▸ Task to carry out:
Reproduce the listing below word for word, keeping every line in its original order.
──────────────────────────────
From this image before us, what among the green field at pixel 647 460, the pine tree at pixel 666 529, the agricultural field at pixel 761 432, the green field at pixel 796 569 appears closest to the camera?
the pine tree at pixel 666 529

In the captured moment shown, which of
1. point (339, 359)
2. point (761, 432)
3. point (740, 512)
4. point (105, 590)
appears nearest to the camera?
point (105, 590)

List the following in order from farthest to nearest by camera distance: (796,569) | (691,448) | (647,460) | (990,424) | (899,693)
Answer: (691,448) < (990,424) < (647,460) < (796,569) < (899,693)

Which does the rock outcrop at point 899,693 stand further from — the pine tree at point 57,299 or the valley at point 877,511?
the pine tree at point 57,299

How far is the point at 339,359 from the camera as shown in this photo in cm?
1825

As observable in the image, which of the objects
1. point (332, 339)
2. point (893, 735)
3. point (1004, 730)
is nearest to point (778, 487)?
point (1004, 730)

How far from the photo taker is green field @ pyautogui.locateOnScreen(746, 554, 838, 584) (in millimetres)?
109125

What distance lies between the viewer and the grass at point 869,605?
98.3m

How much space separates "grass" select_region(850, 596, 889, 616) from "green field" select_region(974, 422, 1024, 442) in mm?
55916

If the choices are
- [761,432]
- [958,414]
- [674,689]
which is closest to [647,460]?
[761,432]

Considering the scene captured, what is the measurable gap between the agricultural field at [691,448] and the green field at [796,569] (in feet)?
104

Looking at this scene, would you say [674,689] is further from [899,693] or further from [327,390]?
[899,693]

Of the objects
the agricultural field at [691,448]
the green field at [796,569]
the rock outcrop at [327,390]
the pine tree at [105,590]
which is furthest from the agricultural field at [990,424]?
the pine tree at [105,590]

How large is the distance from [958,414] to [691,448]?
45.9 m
──────────────────────────────
▸ Task response:
From this image before us, what among the green field at pixel 647 460, the pine tree at pixel 666 529, the agricultural field at pixel 761 432, the green field at pixel 796 569 appears closest to the camera?
the pine tree at pixel 666 529

In the captured moment shown, which of
1. point (339, 359)
2. point (761, 432)
3. point (740, 512)
4. point (105, 590)
appears nearest to the camera?
point (105, 590)

List the following in order from farthest to nearest by camera distance: (796,569) | (691,448) | (647,460) | (990,424) | (899,693)
Answer: (691,448) < (990,424) < (647,460) < (796,569) < (899,693)

Which does the rock outcrop at point 899,693 stand further from — the pine tree at point 57,299 or the valley at point 877,511?
the pine tree at point 57,299

How far is the point at 339,359 from the camera as shown in this photo in cm?
1825

As observable in the image, which of the objects
1. point (332, 339)
2. point (893, 735)
3. point (1004, 730)
is nearest to point (778, 487)?
point (1004, 730)

How far from the photo taker is green field @ pyautogui.locateOnScreen(746, 554, 838, 584) (in millimetres)?
109125

What distance lies between the viewer and the grass at point 869,605?
98.3m

How much space separates "grass" select_region(850, 596, 889, 616) from "green field" select_region(974, 422, 1024, 442) in mm?
55916

If the choices are
- [761,432]
- [958,414]
- [674,689]
which is closest to [647,460]?
[761,432]

Considering the scene captured, what is the measurable gap between the agricultural field at [691,448] and the green field at [796,569] (in feet)?
104

Looking at this scene, would you say [674,689] is further from [899,693] or further from [327,390]?
[899,693]

Of the objects
the agricultural field at [691,448]
the green field at [796,569]
the rock outcrop at [327,390]
the pine tree at [105,590]
which is furthest from the agricultural field at [990,424]?
the pine tree at [105,590]

How large is the distance from [958,414] to [691,448]?
45.9 m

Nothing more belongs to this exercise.